Data from a collection
★ ★ ★ ★ ★ ★ ★
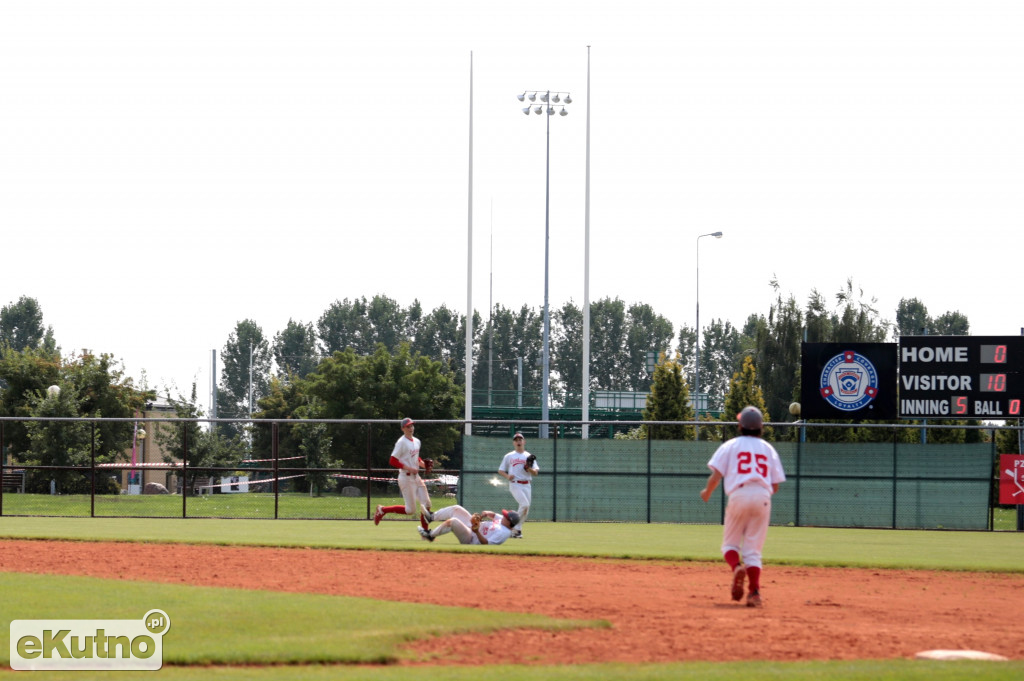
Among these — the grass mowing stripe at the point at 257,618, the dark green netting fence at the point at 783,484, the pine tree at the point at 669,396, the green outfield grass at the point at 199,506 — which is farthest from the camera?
the pine tree at the point at 669,396

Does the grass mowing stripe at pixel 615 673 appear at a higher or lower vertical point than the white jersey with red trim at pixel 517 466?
lower

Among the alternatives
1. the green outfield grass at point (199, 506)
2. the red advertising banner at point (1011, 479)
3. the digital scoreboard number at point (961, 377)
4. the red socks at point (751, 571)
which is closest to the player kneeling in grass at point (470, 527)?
the red socks at point (751, 571)

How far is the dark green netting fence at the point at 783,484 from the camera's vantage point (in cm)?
2688

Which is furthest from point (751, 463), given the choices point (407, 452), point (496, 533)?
point (407, 452)

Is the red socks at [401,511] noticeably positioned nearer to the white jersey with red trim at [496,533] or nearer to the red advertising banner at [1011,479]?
the white jersey with red trim at [496,533]

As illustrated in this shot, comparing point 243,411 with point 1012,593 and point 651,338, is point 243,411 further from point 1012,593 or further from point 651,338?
point 1012,593

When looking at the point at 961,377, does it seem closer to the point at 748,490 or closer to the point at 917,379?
the point at 917,379

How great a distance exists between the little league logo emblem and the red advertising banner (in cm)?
340

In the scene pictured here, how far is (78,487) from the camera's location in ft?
134

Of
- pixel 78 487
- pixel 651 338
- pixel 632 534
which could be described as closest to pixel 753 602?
pixel 632 534

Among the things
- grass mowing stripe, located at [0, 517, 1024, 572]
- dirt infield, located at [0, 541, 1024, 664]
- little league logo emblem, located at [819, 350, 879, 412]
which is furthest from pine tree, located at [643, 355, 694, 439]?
dirt infield, located at [0, 541, 1024, 664]

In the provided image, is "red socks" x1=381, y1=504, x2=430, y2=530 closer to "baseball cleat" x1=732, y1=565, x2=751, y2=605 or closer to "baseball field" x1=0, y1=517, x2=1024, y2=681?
"baseball field" x1=0, y1=517, x2=1024, y2=681

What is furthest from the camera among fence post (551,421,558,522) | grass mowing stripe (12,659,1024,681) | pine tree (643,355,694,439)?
pine tree (643,355,694,439)

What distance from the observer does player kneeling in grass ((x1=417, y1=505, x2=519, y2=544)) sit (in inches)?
691
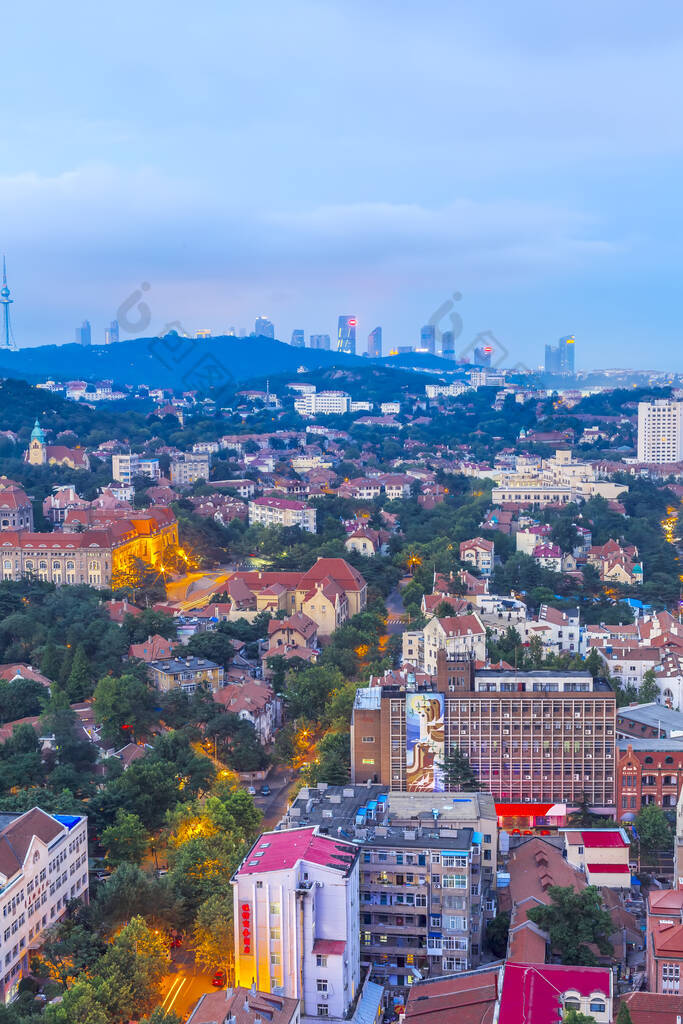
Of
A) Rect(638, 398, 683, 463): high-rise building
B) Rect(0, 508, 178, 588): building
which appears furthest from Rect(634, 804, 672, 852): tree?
Rect(638, 398, 683, 463): high-rise building

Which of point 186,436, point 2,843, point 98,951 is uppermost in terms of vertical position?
point 186,436

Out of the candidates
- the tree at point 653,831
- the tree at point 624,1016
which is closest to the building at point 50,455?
the tree at point 653,831

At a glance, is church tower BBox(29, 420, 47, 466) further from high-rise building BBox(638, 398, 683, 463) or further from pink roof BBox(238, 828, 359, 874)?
pink roof BBox(238, 828, 359, 874)

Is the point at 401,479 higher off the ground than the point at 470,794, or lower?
higher

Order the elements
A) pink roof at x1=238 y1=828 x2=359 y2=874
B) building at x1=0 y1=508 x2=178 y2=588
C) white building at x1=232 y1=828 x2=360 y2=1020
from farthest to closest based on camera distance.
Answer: building at x1=0 y1=508 x2=178 y2=588 → pink roof at x1=238 y1=828 x2=359 y2=874 → white building at x1=232 y1=828 x2=360 y2=1020

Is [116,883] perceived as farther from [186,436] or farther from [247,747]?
[186,436]

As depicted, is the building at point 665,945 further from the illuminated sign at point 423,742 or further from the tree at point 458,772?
the illuminated sign at point 423,742

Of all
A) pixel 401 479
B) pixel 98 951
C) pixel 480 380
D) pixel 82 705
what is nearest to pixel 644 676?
pixel 82 705
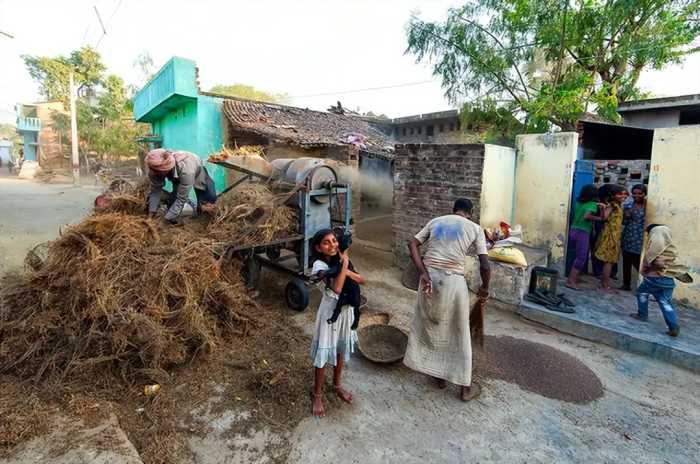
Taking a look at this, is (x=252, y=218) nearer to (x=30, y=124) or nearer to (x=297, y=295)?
(x=297, y=295)

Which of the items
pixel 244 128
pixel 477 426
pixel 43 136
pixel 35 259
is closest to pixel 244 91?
pixel 43 136

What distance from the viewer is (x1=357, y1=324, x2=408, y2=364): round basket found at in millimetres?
3853

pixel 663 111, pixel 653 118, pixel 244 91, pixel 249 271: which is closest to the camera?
pixel 249 271

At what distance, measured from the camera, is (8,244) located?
24.9 feet

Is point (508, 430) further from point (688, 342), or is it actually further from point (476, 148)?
point (476, 148)

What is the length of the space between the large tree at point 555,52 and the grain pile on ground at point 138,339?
740cm

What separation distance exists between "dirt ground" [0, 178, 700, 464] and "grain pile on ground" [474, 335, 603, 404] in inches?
3.3

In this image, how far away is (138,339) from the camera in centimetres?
319

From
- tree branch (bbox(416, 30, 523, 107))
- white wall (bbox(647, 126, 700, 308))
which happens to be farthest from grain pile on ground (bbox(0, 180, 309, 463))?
tree branch (bbox(416, 30, 523, 107))

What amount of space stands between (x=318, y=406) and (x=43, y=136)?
131 ft

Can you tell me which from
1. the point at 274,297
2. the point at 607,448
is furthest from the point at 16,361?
the point at 607,448

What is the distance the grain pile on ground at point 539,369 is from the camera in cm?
344

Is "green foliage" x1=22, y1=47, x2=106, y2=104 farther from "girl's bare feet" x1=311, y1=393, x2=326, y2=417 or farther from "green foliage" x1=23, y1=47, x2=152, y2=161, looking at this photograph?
"girl's bare feet" x1=311, y1=393, x2=326, y2=417

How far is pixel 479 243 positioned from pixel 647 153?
257 inches
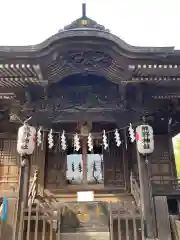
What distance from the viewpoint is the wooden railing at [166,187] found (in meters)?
8.68

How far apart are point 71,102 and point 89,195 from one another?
331 cm

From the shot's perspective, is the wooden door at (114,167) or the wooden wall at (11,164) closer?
the wooden door at (114,167)

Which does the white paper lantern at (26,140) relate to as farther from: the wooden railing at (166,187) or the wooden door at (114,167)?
the wooden railing at (166,187)

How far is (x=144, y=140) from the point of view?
6.91m

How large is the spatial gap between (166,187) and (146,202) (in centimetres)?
366

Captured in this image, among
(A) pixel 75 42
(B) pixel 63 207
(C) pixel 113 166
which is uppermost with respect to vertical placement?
(A) pixel 75 42

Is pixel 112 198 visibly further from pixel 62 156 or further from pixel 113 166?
pixel 62 156

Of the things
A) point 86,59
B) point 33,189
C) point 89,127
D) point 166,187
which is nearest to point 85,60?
point 86,59

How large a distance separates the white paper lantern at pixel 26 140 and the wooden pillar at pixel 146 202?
3.37 metres

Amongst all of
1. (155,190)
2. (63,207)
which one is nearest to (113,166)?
(155,190)

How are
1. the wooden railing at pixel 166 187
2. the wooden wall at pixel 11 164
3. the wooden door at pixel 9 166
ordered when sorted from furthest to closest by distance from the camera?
the wooden door at pixel 9 166 → the wooden wall at pixel 11 164 → the wooden railing at pixel 166 187

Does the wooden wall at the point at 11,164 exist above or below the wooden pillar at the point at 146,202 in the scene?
above

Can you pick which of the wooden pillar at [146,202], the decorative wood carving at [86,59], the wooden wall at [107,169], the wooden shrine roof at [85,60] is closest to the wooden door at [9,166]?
the wooden wall at [107,169]

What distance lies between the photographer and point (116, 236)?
6.14 meters
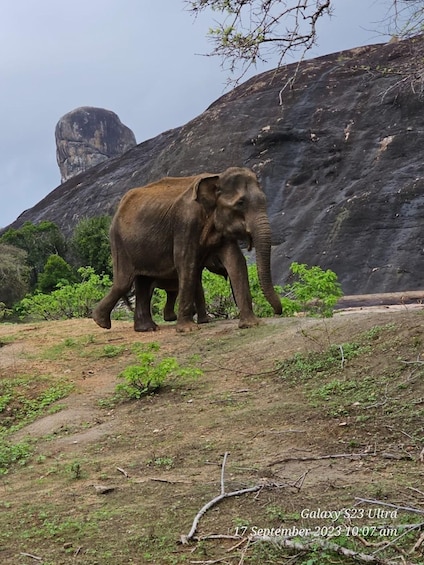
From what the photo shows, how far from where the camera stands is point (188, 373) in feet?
20.2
★ ★ ★ ★ ★ ★ ★
§ Exercise goal: Quote all of the data above word for word, leaving out the pictures.

§ Expected output:
Among these — the grass mowing stripe at the point at 257,618, the dark green netting fence at the point at 783,484, the pine tree at the point at 669,396, the green outfield grass at the point at 199,506 — which is farthest from the camera?
the pine tree at the point at 669,396

Does the grass mowing stripe at pixel 615 673 appear at a higher or lower vertical point than the white jersey with red trim at pixel 517 466?
lower

Among the alternatives
1. the green outfield grass at point (199, 506)
2. the red advertising banner at point (1011, 479)
3. the digital scoreboard number at point (961, 377)
4. the red socks at point (751, 571)
which is closest to the player kneeling in grass at point (470, 527)?
the red socks at point (751, 571)

How far is the dark green netting fence at the point at 783,484 from the camera's vantage point (in cm)?
2688

Which is furthest from point (751, 463), given the choices point (407, 452), point (496, 533)?
point (407, 452)

Is the red socks at [401,511] noticeably positioned nearer to the white jersey with red trim at [496,533] or nearer to the red advertising banner at [1011,479]?
the white jersey with red trim at [496,533]

As illustrated in this shot, comparing point 243,411 with point 1012,593 and point 651,338, is point 243,411 further from point 1012,593 or further from point 651,338?
point 1012,593

When looking at the point at 961,377, does it seem closer to the point at 748,490 or closer to the point at 917,379?
the point at 917,379

How great a distance exists between the little league logo emblem and the red advertising banner (in cm)?
340

In the scene pictured here, how far is (78,487) from the camera's location in ft?
134

Of
- pixel 78 487
- pixel 651 338
- pixel 632 534
which could be described as closest to pixel 753 602?
pixel 632 534

Among the things
- grass mowing stripe, located at [0, 517, 1024, 572]
- dirt infield, located at [0, 541, 1024, 664]
- little league logo emblem, located at [819, 350, 879, 412]
which is furthest from pine tree, located at [643, 355, 694, 439]?
dirt infield, located at [0, 541, 1024, 664]

In the provided image, is "red socks" x1=381, y1=504, x2=430, y2=530 closer to "baseball cleat" x1=732, y1=565, x2=751, y2=605 or closer to "baseball field" x1=0, y1=517, x2=1024, y2=681?
"baseball field" x1=0, y1=517, x2=1024, y2=681

What is furthest from the camera among fence post (551,421,558,522) | grass mowing stripe (12,659,1024,681) | pine tree (643,355,694,439)?
pine tree (643,355,694,439)

What distance from the observer does player kneeling in grass ((x1=417, y1=505, x2=519, y2=544)) sit (in inches)?
691
Of
A) Rect(638, 398, 683, 463): high-rise building
B) Rect(0, 508, 178, 588): building
which appears furthest from Rect(634, 804, 672, 852): tree?
Rect(638, 398, 683, 463): high-rise building

Which of point 186,436, point 2,843, point 98,951 is uppermost in terms of vertical position?
point 186,436

Out of the candidates
- the tree at point 653,831
- the tree at point 624,1016
which is closest to the building at point 50,455?
the tree at point 653,831

At a glance, is church tower BBox(29, 420, 47, 466) further from high-rise building BBox(638, 398, 683, 463) or further from pink roof BBox(238, 828, 359, 874)?
pink roof BBox(238, 828, 359, 874)

Is the point at 401,479 higher off the ground than the point at 470,794, or lower?
higher

Order the elements
A) pink roof at x1=238 y1=828 x2=359 y2=874
B) building at x1=0 y1=508 x2=178 y2=588
C) white building at x1=232 y1=828 x2=360 y2=1020
from farthest to closest based on camera distance.
Answer: building at x1=0 y1=508 x2=178 y2=588 → pink roof at x1=238 y1=828 x2=359 y2=874 → white building at x1=232 y1=828 x2=360 y2=1020

Is [116,883] perceived as farther from [186,436] or farther from [247,747]?
[186,436]

As depicted, is the building at point 665,945 further from the illuminated sign at point 423,742 or further from the tree at point 458,772?
the illuminated sign at point 423,742

Of all
A) pixel 401 479
B) pixel 98 951
C) pixel 480 380
D) pixel 82 705
what is nearest to pixel 644 676?
pixel 82 705
Taking a look at this, is (x=252, y=218) nearer to (x=30, y=124) or nearer to (x=297, y=295)?
(x=297, y=295)

Which of the items
pixel 244 128
pixel 477 426
pixel 43 136
pixel 35 259
is closest to pixel 244 91?
pixel 43 136

What distance from the viewer is (x1=357, y1=324, x2=408, y2=364): round basket found at in millimetres?
3853

pixel 663 111, pixel 653 118, pixel 244 91, pixel 249 271: which is closest to the camera?
pixel 249 271

At what distance, measured from the camera, is (8,244) located?
24.9 feet

Is point (508, 430) further from point (688, 342), or is it actually further from point (476, 148)?
point (476, 148)

What is the length of the space between the large tree at point 555,52 and the grain pile on ground at point 138,339?
740cm

What separation distance exists between "dirt ground" [0, 178, 700, 464] and "grain pile on ground" [474, 335, 603, 404] in inches?
3.3

In this image, how far away is (138,339) from the camera in centimetres?
319

From
- tree branch (bbox(416, 30, 523, 107))
- white wall (bbox(647, 126, 700, 308))
which happens to be farthest from grain pile on ground (bbox(0, 180, 309, 463))?
tree branch (bbox(416, 30, 523, 107))

What amount of space stands between (x=318, y=406) and (x=43, y=136)?
131 ft

Can you tell me which from
1. the point at 274,297
2. the point at 607,448
is furthest from the point at 16,361?
the point at 607,448

What is the distance the grain pile on ground at point 539,369 is from the camera in cm?
344

Is "green foliage" x1=22, y1=47, x2=106, y2=104 farther from "girl's bare feet" x1=311, y1=393, x2=326, y2=417 or farther from "green foliage" x1=23, y1=47, x2=152, y2=161, looking at this photograph?
"girl's bare feet" x1=311, y1=393, x2=326, y2=417

How far is pixel 479 243 positioned from pixel 647 153?
257 inches
What distance from the viewpoint is the wooden railing at [166,187] found (in meters)?
8.68

How far apart are point 71,102 and point 89,195 from one another?
331 cm

From the shot's perspective, is the wooden door at (114,167) or the wooden wall at (11,164) closer?
the wooden door at (114,167)

Which does the white paper lantern at (26,140) relate to as farther from: the wooden railing at (166,187) or the wooden door at (114,167)?
the wooden railing at (166,187)

How far is (x=144, y=140) from the point of view?
6.91m

How large is the spatial gap between (166,187) and (146,202) (in centimetres)?
366

Captured in this image, among
(A) pixel 75 42
(B) pixel 63 207
(C) pixel 113 166
which is uppermost with respect to vertical placement?
(A) pixel 75 42

Is pixel 112 198 visibly further from pixel 62 156 or further from pixel 113 166?
pixel 62 156

Of the things
A) point 86,59
B) point 33,189
C) point 89,127
D) point 166,187
which is nearest to point 85,60?
point 86,59

How large a distance separates the white paper lantern at pixel 26 140 and the wooden pillar at pixel 146 202?
3.37 metres

Amongst all of
1. (155,190)
2. (63,207)
which one is nearest to (113,166)?
(155,190)

How are
1. the wooden railing at pixel 166 187
2. the wooden wall at pixel 11 164
3. the wooden door at pixel 9 166
ordered when sorted from furthest to closest by distance from the camera?
the wooden door at pixel 9 166 → the wooden wall at pixel 11 164 → the wooden railing at pixel 166 187

Does the wooden wall at the point at 11,164 exist above or below the wooden pillar at the point at 146,202 in the scene?
above

Can you pick which of the wooden pillar at [146,202], the decorative wood carving at [86,59], the wooden wall at [107,169], the wooden shrine roof at [85,60] is closest to the wooden door at [9,166]?
the wooden wall at [107,169]

What distance lies between the photographer and point (116, 236)?
6.14 meters
From what the photo shows, how far from where the camera stands is point (188, 373) in feet?
20.2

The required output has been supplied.